Remarkably, today almost all of these individuals live in homes
with property titles. As Edward Murphy shows, this transformation
came at a steep price, through an often-violent political and
social struggle that continues to this day.
In analyzing the causes and consequences of this struggle, Murphy
reveals a crucial connection between homeownership and
understandings of proper behavior and governance. This link between
property and propriety has been at the root of a powerful,
contested urban politics central to both social activism and urban
development projects. Through projects of reform, revolution, and
reaction, a right to housing and homeownership has been a
significant symbol of governmental benevolence and poverty
reduction.
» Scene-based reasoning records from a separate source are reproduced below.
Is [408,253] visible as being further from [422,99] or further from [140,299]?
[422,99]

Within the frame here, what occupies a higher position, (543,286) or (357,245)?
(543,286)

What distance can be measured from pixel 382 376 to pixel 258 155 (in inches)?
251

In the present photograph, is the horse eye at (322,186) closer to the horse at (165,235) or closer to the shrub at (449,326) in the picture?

Under Pinochet's neoliberalism, subsidized housing and
slum eradication programs displaced many squatters, while awarding
them homes of their own. This process, in addition to ongoing forms
of activism, has permitted the vast majority of squatters to live
in homes with property titles, a momentous change of the past
half-century.
This triumph is tempered by the fact that today the urban poor
struggle with high levels of unemployment and underemployment,
significant debt, and a profoundly segregated and hostile urban
landscape. They also find it more difficult to mobilize than in the
past, and as homeowners they can no longer rally around the cause
of housing rights.
Citing cultural theorists from Marx to Foucault, Murphy directly
links the importance of home ownership and property rights among
Santiago's urban poor to definitions of Chilean citizenship and
propriety. He explores how the deeply embedded liberal belief
system of individual property ownership has shaped political,
social, and physical landscapes in the city. His approach sheds
light on the role that social movements and the gendered contours
of home life have played in the making of citizenship. It also
illuminates processes through which squatters have received legally
sanctioned homes of their own, a phenomenon of critical importance
in cities throughout much of Latin America and the Global South.